*** Block opens ***

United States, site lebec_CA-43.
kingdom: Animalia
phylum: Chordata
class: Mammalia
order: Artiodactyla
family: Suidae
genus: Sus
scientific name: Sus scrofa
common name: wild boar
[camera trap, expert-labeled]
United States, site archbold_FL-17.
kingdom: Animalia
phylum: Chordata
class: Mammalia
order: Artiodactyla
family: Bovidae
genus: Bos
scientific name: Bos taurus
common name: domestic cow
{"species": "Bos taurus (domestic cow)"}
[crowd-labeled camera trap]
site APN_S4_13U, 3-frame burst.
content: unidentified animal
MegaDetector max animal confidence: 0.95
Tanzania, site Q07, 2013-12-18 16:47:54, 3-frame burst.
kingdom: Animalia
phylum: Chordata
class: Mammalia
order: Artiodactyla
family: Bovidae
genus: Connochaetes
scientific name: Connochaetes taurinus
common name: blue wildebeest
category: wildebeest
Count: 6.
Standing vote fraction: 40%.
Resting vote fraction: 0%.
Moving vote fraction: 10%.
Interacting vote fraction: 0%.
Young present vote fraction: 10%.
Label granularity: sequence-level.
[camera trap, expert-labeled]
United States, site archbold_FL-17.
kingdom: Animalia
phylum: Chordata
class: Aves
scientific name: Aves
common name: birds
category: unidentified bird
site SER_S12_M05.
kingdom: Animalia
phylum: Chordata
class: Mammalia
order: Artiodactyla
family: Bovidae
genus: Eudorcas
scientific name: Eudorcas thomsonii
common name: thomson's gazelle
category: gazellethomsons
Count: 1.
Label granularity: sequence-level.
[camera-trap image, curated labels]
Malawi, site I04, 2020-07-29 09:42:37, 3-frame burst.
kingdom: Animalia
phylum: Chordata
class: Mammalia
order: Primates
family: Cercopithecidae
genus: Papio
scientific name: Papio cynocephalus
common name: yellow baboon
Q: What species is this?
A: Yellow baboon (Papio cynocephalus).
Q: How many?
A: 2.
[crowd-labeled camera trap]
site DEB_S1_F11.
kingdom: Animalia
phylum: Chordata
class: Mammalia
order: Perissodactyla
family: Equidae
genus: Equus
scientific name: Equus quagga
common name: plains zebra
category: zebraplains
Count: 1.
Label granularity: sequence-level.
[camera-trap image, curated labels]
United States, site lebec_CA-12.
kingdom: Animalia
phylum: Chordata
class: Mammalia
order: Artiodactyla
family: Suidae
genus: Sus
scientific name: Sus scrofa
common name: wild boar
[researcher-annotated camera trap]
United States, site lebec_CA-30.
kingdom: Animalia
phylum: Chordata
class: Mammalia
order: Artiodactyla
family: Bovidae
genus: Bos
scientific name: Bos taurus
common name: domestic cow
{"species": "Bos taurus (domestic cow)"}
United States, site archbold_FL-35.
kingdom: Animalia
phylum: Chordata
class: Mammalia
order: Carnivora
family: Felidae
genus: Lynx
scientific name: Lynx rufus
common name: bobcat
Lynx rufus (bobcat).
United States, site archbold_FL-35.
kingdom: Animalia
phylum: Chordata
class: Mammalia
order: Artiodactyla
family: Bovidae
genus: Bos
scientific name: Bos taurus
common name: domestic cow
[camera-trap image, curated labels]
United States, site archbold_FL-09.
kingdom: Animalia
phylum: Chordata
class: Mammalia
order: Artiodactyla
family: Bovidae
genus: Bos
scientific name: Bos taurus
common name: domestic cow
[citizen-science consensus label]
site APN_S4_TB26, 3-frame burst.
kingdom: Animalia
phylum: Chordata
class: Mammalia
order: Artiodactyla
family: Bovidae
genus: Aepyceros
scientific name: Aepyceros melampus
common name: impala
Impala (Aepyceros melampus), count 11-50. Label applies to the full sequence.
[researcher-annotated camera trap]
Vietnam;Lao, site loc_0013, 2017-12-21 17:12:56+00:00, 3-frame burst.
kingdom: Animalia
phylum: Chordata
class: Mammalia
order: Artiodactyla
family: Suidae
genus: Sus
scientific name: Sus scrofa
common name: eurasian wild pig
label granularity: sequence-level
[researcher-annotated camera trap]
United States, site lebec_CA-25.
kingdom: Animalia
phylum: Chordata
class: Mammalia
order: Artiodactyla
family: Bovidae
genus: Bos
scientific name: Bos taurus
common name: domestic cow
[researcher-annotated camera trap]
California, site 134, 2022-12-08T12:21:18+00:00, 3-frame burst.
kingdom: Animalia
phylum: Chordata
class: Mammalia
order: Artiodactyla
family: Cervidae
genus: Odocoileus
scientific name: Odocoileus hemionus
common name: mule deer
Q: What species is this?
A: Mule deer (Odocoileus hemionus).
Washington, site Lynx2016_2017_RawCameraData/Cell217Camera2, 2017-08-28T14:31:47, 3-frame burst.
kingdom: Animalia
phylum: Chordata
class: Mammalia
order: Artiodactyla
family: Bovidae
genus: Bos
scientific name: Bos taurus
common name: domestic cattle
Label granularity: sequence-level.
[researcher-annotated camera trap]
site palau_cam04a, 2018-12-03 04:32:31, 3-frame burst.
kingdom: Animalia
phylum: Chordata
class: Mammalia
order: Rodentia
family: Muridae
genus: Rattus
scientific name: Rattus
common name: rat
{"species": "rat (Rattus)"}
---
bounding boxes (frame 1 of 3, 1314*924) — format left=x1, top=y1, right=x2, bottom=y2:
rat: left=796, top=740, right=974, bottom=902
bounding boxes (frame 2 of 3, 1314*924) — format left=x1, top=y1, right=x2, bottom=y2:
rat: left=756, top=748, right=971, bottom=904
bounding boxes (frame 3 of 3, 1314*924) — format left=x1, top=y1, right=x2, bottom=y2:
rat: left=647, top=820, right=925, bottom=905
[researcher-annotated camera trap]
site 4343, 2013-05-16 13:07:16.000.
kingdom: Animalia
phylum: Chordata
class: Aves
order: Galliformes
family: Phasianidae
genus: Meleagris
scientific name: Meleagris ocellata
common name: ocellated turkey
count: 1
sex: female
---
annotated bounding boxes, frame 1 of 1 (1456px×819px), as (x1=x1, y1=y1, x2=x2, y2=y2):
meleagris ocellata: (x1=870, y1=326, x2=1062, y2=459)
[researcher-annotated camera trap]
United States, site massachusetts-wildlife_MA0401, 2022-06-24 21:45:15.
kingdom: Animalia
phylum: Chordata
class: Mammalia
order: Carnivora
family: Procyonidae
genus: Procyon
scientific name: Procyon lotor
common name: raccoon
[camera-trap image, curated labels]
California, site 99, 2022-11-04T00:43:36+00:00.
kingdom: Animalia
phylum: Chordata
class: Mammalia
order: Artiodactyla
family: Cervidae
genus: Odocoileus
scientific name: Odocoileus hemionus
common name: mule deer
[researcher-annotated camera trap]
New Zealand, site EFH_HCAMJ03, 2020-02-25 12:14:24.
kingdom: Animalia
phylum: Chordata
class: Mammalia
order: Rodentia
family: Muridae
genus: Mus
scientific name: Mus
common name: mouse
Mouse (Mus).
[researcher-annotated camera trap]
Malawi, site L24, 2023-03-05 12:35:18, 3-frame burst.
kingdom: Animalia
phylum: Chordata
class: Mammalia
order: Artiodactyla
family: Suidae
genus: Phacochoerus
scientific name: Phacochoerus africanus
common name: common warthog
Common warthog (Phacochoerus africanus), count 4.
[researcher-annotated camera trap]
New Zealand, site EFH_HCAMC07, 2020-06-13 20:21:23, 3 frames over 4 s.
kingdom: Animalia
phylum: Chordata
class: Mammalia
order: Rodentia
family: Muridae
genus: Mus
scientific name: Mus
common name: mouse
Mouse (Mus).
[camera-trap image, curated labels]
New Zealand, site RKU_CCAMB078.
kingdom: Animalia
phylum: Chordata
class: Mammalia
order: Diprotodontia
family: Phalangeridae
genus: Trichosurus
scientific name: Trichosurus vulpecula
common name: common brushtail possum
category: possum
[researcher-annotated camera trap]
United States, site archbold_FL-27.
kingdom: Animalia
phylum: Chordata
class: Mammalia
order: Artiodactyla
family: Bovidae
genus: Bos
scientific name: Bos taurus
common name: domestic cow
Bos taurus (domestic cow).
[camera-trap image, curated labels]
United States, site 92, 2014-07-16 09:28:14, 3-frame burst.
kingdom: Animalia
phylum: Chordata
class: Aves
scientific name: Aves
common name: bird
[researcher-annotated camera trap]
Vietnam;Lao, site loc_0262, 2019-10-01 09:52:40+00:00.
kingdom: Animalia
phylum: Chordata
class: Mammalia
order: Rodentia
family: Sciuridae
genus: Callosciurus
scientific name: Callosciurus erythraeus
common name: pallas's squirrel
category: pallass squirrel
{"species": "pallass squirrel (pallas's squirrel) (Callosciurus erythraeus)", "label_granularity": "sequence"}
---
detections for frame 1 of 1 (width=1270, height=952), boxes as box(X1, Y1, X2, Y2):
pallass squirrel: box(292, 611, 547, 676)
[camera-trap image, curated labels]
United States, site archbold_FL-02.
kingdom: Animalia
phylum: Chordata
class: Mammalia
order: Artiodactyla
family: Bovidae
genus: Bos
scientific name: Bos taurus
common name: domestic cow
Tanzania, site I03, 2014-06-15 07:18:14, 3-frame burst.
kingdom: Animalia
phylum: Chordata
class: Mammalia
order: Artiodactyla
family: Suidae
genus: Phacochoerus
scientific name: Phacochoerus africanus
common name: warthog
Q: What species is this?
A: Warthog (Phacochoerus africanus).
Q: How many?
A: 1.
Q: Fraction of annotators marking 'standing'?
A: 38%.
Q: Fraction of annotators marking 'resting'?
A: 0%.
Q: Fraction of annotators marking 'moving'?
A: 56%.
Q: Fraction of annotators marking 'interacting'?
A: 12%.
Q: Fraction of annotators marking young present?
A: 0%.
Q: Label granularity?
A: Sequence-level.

*** Block closes ***

Your answer must be the line holding "Q: Fraction of annotators marking 'interacting'?" and every later line of the entries above, written out exactly, and nothing else.

Q: Fraction of annotators marking 'interacting'?
A: 12%.
Q: Fraction of annotators marking young present?
A: 0%.
Q: Label granularity?
A: Sequence-level.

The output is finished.